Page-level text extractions
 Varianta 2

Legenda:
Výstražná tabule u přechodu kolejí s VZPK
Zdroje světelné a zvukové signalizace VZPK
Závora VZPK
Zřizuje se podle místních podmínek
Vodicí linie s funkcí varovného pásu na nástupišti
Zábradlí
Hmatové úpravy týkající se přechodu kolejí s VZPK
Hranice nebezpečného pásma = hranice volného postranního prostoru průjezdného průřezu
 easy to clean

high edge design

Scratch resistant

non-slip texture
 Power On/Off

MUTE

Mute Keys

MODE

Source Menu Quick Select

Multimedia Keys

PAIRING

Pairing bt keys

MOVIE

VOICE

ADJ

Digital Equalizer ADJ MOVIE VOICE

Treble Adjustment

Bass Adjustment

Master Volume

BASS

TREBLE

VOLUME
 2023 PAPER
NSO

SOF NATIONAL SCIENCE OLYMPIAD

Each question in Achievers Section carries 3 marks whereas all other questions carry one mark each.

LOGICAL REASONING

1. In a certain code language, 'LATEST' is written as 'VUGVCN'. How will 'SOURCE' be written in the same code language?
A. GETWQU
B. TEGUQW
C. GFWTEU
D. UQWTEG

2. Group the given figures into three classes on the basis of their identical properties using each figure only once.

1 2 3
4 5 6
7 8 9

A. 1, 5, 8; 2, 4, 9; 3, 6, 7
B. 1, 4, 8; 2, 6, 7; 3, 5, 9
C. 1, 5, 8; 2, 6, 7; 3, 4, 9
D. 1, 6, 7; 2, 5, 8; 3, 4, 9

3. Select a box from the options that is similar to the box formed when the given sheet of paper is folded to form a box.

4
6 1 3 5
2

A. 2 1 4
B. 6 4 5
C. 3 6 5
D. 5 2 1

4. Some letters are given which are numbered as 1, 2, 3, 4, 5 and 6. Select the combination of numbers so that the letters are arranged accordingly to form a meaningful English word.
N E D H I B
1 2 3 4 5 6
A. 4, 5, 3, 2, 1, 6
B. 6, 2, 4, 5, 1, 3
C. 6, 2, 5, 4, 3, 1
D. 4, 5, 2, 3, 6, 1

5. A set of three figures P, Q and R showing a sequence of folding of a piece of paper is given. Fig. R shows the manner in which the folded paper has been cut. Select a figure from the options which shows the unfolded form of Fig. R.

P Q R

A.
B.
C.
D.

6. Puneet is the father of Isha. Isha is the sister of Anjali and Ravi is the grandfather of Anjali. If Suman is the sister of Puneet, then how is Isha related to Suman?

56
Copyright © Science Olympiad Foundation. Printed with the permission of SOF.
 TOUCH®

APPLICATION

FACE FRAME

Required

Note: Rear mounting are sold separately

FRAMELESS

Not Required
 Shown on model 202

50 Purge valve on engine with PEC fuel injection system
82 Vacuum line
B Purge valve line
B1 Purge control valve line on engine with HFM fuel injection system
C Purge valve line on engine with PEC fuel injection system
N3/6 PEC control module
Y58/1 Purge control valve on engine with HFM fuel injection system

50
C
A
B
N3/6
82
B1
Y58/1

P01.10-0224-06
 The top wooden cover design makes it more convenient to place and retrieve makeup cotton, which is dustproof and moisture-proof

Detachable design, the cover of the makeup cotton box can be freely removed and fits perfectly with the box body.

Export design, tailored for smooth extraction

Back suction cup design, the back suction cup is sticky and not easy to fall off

◆ YOUR OBJECTIVE ◆
Reproduce the data. Match each line exactly.

◆ TASK RESULT ◆
 Varianta 2

Legenda:
Výstražná tabule u přechodu kolejí s VZPK
Zdroje světelné a zvukové signalizace VZPK
Závora VZPK
Zřizuje se podle místních podmínek
Vodicí linie s funkcí varovného pásu na nástupišti
Zábradlí
Hmatové úpravy týkající se přechodu kolejí s VZPK
Hranice nebezpečného pásma = hranice volného postranního prostoru průjezdného průřezu
 easy to clean

high edge design

Scratch resistant

non-slip texture
 Power On/Off

MUTE

Mute Keys

MODE

Source Menu Quick Select

Multimedia Keys

PAIRING

Pairing bt keys

MOVIE

VOICE

ADJ

Digital Equalizer ADJ MOVIE VOICE

Treble Adjustment

Bass Adjustment

Master Volume

BASS

TREBLE

VOLUME
 2023 PAPER
NSO

SOF NATIONAL SCIENCE OLYMPIAD

Each question in Achievers Section carries 3 marks whereas all other questions carry one mark each.

LOGICAL REASONING

1. In a certain code language, 'LATEST' is written as 'VUGVCN'. How will 'SOURCE' be written in the same code language?
A. GETWQU
B. TEGUQW
C. GFWTEU
D. UQWTEG

2. Group the given figures into three classes on the basis of their identical properties using each figure only once.

1 2 3
4 5 6
7 8 9

A. 1, 5, 8; 2, 4, 9; 3, 6, 7
B. 1, 4, 8; 2, 6, 7; 3, 5, 9
C. 1, 5, 8; 2, 6, 7; 3, 4, 9
D. 1, 6, 7; 2, 5, 8; 3, 4, 9

3. Select a box from the options that is similar to the box formed when the given sheet of paper is folded to form a box.

4
6 1 3 5
2

A. 2 1 4
B. 6 4 5
C. 3 6 5
D. 5 2 1

4. Some letters are given which are numbered as 1, 2, 3, 4, 5 and 6. Select the combination of numbers so that the letters are arranged accordingly to form a meaningful English word.
N E D H I B
1 2 3 4 5 6
A. 4, 5, 3, 2, 1, 6
B. 6, 2, 4, 5, 1, 3
C. 6, 2, 5, 4, 3, 1
D. 4, 5, 2, 3, 6, 1

5. A set of three figures P, Q and R showing a sequence of folding of a piece of paper is given. Fig. R shows the manner in which the folded paper has been cut. Select a figure from the options which shows the unfolded form of Fig. R.

P Q R

A.
B.
C.
D.

6. Puneet is the father of Isha. Isha is the sister of Anjali and Ravi is the grandfather of Anjali. If Suman is the sister of Puneet, then how is Isha related to Suman?

56
Copyright © Science Olympiad Foundation. Printed with the permission of SOF.
 TOUCH®

APPLICATION

FACE FRAME

Required

Note: Rear mounting are sold separately

FRAMELESS

Not Required
 Shown on model 202

50 Purge valve on engine with PEC fuel injection system
82 Vacuum line
B Purge valve line
B1 Purge control valve line on engine with HFM fuel injection system
C Purge valve line on engine with PEC fuel injection system
N3/6 PEC control module
Y58/1 Purge control valve on engine with HFM fuel injection system

50
C
A
B
N3/6
82
B1
Y58/1

P01.10-0224-06
 The top wooden cover design makes it more convenient to place and retrieve makeup cotton, which is dustproof and moisture-proof

Detachable design, the cover of the makeup cotton box can be freely removed and fits perfectly with the box body.

Export design, tailored for smooth extraction

Back suction cup design, the back suction cup is sticky and not easy to fall off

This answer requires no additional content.